Simon Greenleaf
|
Simon Greenleaf (December 5, 1783 - October 6, 1853), American jurist, was born at Newburyport, Massachusetts.
When a child he was taken by his father to Maine, where he studied law, and in 1806 began to practise at Standish. He soon removed to Gray, where he practised for twelve years, and in 1808 removed to Portland. He was reporter of the supreme court of Maine from 1820 to 1832, and published nine volumes of Reports of Cases in the Supreme Court of Maine (1822-1835).
In 1833 he became Royall professor, and in 1846 succeeded Judge Joseph Story as Dane professor of law in Harvard University; in 1848 he retired from his active duties, and became professor emeritus. After being for many years president of the Massachusetts Bible Society, he died at Cambridge, Mass.

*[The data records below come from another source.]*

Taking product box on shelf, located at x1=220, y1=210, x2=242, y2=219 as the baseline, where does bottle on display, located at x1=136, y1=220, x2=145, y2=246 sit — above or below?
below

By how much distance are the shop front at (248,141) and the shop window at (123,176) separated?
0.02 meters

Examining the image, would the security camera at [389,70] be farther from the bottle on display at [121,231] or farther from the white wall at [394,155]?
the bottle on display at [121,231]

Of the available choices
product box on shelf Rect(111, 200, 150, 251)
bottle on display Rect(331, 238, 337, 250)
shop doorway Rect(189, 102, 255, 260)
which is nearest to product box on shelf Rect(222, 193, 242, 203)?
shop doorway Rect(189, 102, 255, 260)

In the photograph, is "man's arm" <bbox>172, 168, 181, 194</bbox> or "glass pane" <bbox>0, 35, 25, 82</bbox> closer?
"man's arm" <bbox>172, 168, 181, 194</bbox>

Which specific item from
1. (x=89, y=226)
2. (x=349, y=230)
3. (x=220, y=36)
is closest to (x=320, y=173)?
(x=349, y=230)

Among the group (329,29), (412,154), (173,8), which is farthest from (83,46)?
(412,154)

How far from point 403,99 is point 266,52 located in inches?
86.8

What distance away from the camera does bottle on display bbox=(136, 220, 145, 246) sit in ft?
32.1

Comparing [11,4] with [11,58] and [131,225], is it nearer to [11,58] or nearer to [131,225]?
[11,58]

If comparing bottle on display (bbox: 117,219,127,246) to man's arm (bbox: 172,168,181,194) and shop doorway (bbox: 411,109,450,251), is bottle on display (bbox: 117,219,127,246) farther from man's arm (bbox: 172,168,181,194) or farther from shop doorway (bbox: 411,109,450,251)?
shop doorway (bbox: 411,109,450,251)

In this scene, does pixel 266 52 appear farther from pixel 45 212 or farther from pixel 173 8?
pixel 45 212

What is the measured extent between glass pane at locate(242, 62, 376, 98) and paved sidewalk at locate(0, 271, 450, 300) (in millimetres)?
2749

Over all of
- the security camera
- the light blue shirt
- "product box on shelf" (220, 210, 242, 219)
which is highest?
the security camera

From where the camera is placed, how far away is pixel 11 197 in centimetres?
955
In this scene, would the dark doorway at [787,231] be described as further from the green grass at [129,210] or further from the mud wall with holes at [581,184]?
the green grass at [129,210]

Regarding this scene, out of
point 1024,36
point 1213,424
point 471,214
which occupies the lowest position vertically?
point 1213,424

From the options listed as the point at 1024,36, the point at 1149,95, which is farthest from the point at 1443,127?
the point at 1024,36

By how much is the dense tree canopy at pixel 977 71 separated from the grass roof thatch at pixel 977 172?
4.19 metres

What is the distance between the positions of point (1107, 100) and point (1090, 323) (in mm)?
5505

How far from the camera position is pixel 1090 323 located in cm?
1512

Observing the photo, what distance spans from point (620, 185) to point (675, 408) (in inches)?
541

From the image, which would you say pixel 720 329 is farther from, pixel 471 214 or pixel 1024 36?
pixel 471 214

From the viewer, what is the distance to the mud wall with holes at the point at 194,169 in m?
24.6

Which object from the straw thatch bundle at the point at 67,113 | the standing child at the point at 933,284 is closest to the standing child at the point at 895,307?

Greenleaf's principal work is a Treatise on the Law of Evidence (15 vols., 1842-1853). He also published A Full Collection of Cases Overruled, Denied, Doubted, or Limited in their Application, taken from American and English Reports (1821), and Examination of the Testimony of the Four Evangelists by the Rules of Evidence administered in the Courts of Justice, with an account of the Trial of Jesus (1846; London, 1847). He revised for the American courts William Cruise's Digest of Laws respecting Real Property (3 vols., 1849-1850).
Reference
- This entry incorporates public domain text originally from the 1911 Encyclopaedia Britannica.